Yardeni Turns Skeptical of Trusted Contrarian Stocks Buy Signal

The mood in the stock market by the end of last week was the type of stuff that contrarian investors dream about.

The S&P 500 Index slid almost 5% from its last record in January as the war in Iran shows no signs of ending soon, keeping oil prices alarmingly high. While some Wall Street strategists are remaining cautiously optimistic, the Investors Intelligence survey of market analysts is flashing its most bearish reading since November.

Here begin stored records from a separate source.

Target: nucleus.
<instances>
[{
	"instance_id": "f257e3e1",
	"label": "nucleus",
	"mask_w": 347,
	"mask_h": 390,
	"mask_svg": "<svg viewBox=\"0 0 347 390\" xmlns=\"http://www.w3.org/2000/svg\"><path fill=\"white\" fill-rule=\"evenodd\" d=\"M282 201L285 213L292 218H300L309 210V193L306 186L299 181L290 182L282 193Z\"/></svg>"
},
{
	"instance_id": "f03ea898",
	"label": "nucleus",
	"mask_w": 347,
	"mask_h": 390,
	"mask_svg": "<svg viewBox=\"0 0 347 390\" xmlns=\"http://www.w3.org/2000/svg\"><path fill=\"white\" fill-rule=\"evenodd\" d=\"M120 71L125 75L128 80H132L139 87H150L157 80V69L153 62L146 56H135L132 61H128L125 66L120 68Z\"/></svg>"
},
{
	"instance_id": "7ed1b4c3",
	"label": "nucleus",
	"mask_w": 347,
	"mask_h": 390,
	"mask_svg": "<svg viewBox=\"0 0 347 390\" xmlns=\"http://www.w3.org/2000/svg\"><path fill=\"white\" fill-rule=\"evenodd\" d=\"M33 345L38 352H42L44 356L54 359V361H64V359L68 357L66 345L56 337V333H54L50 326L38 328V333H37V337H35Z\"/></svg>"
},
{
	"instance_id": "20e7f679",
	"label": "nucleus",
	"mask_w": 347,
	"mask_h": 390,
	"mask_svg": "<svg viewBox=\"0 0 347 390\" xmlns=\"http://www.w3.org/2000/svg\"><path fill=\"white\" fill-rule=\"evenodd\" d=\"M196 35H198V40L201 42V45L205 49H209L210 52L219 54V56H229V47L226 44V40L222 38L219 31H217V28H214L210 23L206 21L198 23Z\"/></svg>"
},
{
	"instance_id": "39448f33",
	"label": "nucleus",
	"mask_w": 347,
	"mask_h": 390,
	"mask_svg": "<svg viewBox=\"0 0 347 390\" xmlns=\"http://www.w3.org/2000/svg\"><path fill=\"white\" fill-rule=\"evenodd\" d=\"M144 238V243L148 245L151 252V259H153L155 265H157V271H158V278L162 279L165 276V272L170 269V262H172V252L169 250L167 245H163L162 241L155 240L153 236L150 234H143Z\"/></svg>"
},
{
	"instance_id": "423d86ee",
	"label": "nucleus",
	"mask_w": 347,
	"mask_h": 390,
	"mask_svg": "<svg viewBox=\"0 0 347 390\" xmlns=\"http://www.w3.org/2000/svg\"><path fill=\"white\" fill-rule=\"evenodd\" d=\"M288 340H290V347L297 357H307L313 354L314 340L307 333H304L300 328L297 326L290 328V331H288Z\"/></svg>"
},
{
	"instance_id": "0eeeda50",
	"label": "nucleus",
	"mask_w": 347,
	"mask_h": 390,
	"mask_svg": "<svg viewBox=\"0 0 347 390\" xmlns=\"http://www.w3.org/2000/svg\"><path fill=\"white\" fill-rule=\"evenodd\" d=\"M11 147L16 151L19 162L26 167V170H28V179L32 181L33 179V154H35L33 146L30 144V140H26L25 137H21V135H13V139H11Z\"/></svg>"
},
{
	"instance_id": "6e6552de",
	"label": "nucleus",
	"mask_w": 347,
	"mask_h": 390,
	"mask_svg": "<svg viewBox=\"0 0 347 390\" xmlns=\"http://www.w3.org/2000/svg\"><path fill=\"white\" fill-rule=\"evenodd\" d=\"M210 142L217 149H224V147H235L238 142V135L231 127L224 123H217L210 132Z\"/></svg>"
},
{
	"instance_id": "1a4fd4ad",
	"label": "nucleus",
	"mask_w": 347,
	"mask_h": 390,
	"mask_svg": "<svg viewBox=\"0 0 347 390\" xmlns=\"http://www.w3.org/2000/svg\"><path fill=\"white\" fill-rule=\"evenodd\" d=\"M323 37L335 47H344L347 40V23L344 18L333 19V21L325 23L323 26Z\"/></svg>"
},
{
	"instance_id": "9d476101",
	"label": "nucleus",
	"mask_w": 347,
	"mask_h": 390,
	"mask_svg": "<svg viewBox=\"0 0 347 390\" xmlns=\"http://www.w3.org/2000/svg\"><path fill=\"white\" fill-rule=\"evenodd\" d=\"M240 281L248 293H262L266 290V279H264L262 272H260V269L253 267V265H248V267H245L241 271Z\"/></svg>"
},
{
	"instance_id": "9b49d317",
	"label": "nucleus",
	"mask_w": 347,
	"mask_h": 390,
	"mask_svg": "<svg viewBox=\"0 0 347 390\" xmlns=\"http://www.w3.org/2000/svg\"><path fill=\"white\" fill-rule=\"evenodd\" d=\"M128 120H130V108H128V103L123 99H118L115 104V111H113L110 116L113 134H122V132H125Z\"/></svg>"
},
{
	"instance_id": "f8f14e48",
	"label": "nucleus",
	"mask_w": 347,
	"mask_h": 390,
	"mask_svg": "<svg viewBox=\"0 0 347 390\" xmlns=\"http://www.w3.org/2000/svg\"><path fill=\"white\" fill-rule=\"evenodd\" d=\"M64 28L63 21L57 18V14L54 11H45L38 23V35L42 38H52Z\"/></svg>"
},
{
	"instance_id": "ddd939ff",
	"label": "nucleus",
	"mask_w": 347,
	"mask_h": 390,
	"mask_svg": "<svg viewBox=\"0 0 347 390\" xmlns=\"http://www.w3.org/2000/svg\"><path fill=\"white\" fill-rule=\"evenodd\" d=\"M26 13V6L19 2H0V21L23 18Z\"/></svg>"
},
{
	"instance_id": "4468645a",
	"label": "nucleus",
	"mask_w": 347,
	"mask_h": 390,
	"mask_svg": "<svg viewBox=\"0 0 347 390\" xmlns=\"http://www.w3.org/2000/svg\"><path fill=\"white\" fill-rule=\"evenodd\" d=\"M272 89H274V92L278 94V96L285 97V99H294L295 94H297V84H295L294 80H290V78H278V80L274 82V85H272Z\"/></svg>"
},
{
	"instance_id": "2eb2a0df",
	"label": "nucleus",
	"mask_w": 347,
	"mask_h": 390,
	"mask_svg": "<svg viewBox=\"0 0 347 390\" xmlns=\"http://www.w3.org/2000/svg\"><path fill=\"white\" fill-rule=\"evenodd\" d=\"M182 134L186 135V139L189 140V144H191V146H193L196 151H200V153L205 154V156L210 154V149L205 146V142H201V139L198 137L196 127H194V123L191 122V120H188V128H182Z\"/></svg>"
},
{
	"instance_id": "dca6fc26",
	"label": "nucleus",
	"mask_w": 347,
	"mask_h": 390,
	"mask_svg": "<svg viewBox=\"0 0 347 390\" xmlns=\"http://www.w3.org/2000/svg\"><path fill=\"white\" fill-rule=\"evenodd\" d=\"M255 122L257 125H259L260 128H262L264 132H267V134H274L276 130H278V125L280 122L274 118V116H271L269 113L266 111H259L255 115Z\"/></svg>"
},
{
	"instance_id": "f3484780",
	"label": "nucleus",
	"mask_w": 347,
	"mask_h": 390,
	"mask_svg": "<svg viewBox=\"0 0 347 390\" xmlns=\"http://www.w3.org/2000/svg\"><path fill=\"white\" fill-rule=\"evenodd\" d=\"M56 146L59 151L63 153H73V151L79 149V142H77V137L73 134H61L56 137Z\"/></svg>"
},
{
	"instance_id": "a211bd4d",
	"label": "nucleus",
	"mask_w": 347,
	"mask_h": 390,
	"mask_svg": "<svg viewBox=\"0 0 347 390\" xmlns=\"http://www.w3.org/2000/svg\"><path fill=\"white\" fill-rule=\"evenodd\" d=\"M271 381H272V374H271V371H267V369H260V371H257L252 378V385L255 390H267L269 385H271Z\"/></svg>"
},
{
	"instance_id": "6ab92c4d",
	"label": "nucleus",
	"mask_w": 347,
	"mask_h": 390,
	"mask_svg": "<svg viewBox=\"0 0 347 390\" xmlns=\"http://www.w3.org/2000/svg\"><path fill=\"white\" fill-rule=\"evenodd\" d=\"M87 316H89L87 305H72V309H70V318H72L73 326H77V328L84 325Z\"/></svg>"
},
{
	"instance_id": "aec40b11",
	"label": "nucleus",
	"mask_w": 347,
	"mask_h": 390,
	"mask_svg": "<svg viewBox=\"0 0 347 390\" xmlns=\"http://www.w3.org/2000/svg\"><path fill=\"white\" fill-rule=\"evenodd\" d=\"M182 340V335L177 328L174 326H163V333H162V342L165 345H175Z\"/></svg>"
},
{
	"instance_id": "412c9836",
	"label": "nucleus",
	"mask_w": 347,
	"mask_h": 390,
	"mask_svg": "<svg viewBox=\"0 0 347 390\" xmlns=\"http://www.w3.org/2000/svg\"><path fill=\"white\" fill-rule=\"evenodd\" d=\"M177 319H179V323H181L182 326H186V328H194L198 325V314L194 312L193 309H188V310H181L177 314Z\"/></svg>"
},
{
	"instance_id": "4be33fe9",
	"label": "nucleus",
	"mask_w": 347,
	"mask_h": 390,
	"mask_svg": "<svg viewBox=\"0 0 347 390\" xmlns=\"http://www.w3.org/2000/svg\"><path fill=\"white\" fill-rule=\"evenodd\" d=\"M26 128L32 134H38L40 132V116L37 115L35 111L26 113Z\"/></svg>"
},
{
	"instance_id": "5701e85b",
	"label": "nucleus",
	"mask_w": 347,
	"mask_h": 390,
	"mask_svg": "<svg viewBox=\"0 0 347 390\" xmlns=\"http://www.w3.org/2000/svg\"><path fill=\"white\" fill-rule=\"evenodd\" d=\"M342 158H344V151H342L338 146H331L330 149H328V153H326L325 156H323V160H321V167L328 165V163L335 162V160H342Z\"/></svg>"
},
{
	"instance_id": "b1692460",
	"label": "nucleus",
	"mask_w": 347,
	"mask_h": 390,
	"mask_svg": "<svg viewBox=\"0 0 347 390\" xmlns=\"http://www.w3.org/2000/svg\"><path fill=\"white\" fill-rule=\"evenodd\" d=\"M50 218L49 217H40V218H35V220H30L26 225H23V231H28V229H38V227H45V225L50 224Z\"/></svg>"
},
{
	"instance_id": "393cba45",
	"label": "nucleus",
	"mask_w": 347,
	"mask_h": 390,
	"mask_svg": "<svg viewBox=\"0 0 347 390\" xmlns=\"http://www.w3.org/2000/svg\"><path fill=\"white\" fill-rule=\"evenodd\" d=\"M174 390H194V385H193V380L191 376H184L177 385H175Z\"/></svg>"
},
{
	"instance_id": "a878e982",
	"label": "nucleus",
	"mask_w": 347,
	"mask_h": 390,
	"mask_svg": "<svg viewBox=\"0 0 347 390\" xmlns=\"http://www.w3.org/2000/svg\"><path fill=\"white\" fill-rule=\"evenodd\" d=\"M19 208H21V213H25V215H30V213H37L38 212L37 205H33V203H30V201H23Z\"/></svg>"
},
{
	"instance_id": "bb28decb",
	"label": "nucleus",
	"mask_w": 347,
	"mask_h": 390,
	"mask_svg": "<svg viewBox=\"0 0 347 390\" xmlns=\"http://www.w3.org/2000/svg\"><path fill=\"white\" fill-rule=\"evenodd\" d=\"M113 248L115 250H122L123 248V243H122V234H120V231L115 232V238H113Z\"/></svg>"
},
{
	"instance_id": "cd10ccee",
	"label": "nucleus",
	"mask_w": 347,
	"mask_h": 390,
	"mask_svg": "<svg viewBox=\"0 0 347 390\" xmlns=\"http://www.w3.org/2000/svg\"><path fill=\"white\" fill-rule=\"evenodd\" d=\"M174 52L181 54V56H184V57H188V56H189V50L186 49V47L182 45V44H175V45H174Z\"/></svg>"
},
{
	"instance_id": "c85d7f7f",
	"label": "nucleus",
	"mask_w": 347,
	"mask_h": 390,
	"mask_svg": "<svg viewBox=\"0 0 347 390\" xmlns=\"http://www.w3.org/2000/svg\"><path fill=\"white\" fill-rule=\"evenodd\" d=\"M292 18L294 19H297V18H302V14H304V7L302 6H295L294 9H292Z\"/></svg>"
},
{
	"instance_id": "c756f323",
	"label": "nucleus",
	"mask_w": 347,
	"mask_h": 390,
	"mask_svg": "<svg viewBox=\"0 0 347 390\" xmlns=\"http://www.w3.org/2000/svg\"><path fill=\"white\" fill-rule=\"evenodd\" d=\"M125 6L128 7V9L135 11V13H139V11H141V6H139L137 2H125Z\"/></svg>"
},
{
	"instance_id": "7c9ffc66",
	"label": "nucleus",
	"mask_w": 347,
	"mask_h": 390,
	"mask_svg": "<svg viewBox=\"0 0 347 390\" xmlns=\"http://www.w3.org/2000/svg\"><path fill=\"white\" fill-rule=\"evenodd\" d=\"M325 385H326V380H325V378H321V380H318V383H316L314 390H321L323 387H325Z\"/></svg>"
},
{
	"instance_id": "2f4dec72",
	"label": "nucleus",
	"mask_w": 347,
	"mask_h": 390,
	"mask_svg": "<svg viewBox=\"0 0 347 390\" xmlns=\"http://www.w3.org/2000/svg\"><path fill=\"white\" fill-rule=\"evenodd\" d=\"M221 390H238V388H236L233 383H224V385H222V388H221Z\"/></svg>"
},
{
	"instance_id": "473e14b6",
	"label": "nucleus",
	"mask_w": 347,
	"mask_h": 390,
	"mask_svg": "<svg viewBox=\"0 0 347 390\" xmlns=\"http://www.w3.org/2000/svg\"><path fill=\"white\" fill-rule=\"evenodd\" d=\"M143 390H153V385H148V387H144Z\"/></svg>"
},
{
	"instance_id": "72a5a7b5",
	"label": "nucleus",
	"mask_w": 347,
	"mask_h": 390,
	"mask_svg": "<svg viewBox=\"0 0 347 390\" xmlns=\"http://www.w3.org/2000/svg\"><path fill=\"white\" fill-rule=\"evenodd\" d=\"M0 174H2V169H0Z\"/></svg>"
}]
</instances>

“From a contrarian perspective, seeing sentiment heading south just increases the likelihood that we’ll get a good buying opportunity at some point ahead,” Ed Yardeni, the veteran market analyst and president of Yardeni Research, said in an interview. “It’s worked very well for me in the past,” he said, before adding a big caveat: “It may not work now.”

bull bear ratios

The problem, as Yardeni sees it, is that in past instances when investor sentiment took a dive, the pessimism was usually associated with a sudden, surprise deterioration in economic fundamentals that in turn triggered stimulative responses from monetary and fiscal policymakers.

This time around, policymakers may be impotent to provide quick remedies to the economic damage being wrought by the war as it chokes off much of the flow of oil and other shipments through the Strait of Hormuz.